Continue the article on rising life expectancy and the UK state pension age, starting after its last paragraph.

Text section:
+===+

Rising life expectancy means you need to keep testing your financial plans

1st May 2015


Ben Kumar, investment manager at Seven Investment Management, looks at the implications of rising life expectancy for the state pension and your plans.

The basic state pension, in more or less the form we recognise it today, was introduced in 1948, as part of the 1946 National Insurance Act. The age at which one could begin drawing down the state benefits was 65 years old for men and 62 years old for women (this disparity between the sexes only began to be closed in the Pension Act of 1997 – for simplicity we’ll consider the male data, as that is the number that is being targeted by the government).

This age bound stayed in place for fifty-nine years, until 2007.

Now, stability in financial undertakings is to be welcomed – no-one likes moving targets. However to my mind, the previous approach to pension age progressed from stable to torpid, via lethargic, before ending up very much stagnant. Consider the following.

In 1948, average life expectancy at birth was 68.3 years. By 2007 this had increased by more than a decade to 79.4.

Similar statistics are recalculated for those who live to 65 – once you’ve made it that far, your chances of continuing are better than they were as a baby. In 1948, average life expectancy for a 65 year old was another 13.8 years. In 2007 a 65-year old could expect to be around for a further 18.7 years.

Considering that the average UK citizen now lives over a decade longer than when the pension age was first introduced, one might assume that this was accounted for, or at the very least acknowledged, in 2007 when the government changed the pension rules. After all, in cash terms, the government had gone from having a 3-year obligation (68 minus 65) to having a 14-year one (79 minus 65).

In fact, in the Pension Act of 2007 the upper limit of 65 was increased to 68…for all those intending to draw a pension after 2024.

Legislation that builds in a lag-time of 17 years seems to err a touch on the cautious side, particularly when one considers any future growth in life expectancy. If average life expectancy at birth continues to grow at similar rates to the last sixty years, it would be 83 by 2024. So the government’s obligation would still have increased, being committed to an average of 15 years of payments. (I should point out in fairness, the 2024 deadline has been changed since then – dropping to 2018 in the 2011 Pension Act.)

+===+

Extracted information:
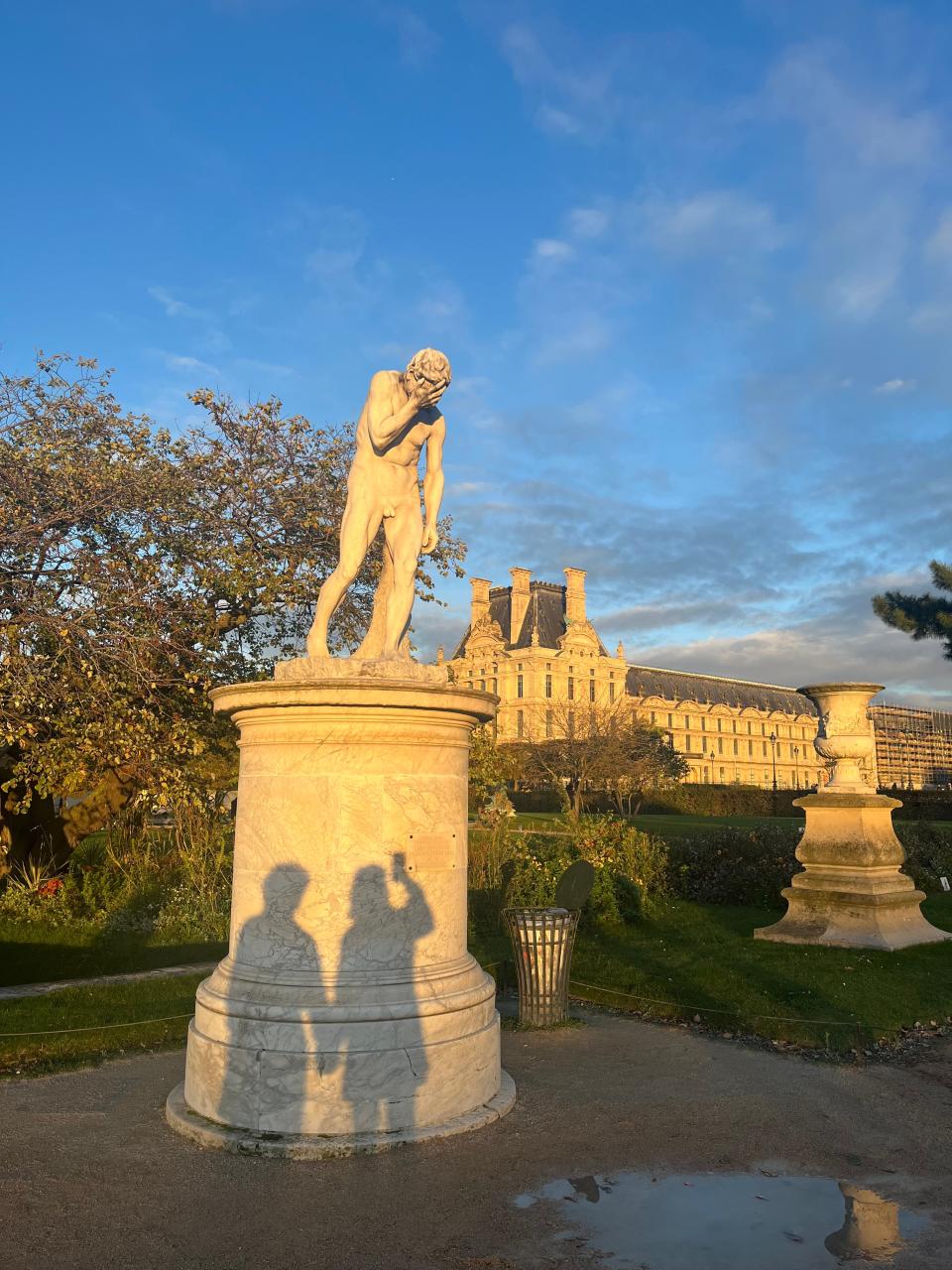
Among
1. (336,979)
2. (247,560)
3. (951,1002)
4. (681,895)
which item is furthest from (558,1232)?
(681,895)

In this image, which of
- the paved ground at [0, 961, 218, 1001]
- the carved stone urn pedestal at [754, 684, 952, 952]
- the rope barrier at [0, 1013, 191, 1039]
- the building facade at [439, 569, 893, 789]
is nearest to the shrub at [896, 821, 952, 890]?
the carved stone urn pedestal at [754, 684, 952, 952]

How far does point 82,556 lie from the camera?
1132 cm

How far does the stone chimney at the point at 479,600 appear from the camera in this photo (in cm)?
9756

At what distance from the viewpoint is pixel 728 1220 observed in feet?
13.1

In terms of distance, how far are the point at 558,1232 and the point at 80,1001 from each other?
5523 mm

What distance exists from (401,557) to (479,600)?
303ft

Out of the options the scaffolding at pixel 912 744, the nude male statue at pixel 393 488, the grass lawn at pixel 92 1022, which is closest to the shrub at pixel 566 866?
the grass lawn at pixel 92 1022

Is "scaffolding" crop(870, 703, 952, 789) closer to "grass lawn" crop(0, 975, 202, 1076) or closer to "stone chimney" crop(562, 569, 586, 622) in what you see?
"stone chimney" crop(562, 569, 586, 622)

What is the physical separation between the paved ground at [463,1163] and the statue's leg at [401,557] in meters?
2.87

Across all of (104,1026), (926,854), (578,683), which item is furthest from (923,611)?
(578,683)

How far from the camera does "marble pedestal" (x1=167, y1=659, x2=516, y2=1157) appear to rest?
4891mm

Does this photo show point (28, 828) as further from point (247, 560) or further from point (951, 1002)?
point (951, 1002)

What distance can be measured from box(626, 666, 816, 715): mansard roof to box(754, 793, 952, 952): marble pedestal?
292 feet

+===+

Output:
A well-constructed welfare programme in 1948 was rendered more and more irrelevant due to changes in technology that would have been unfathomable in that post-war period. Current generations of policymakers believe themselves to be more aware and adaptable to change – something that is probably true, but only within certain parameters of familiarity. What do I mean by that?

In 1946, policymakers knew about change. They’d lived through two world wars, watched aeroplanes, electricity and cars become common, seen the development of antibiotics and suffered a global depression to boot. In their policy drafts, I expect these developments and their impacts were mentioned, and judged for likelihood. Yet they weren’t ready for radiotherapy, mass inoculations or the sequencing of the human genome. Similarly, today’s planners won’t be ready for what happens in the next fifty years. As humans we’re great at taking the past and throwing a shadow of it across the future; we’re far less good at predicting entire shifts in the way society functions – unsurprisingly given the lack of need for long-term accuracy as an evolutionary trait.

The key point I wanted to make though, was how crucial consideration of inputs can be to a long-term plan, and how important it is to challenge them often. It’s not that one shouldn’t make assumptions – predictive models rely on them to have any use at all – it’s more that it is important to retest the thought process that led to those assumptions, and then be prepared to change them.

The average retiree at 65 today will live nearly 20 years. However 50% of retirees will live for longer than that, with a small percentage living a lot longer – 40 years or so. And that’s just on today’s figures. Things change, and a good financial plan (whether it be for retirement, annual budgeting or something like a house purchase) should be able to be stressed and changed as well.


1 thought on “Rising life expectancy means you need to keep testing your financial plans”

  1. Jive Bunny says:

    “….it’s more that it is important to retest the thought process that led to those assumptions, and then be prepared to change them”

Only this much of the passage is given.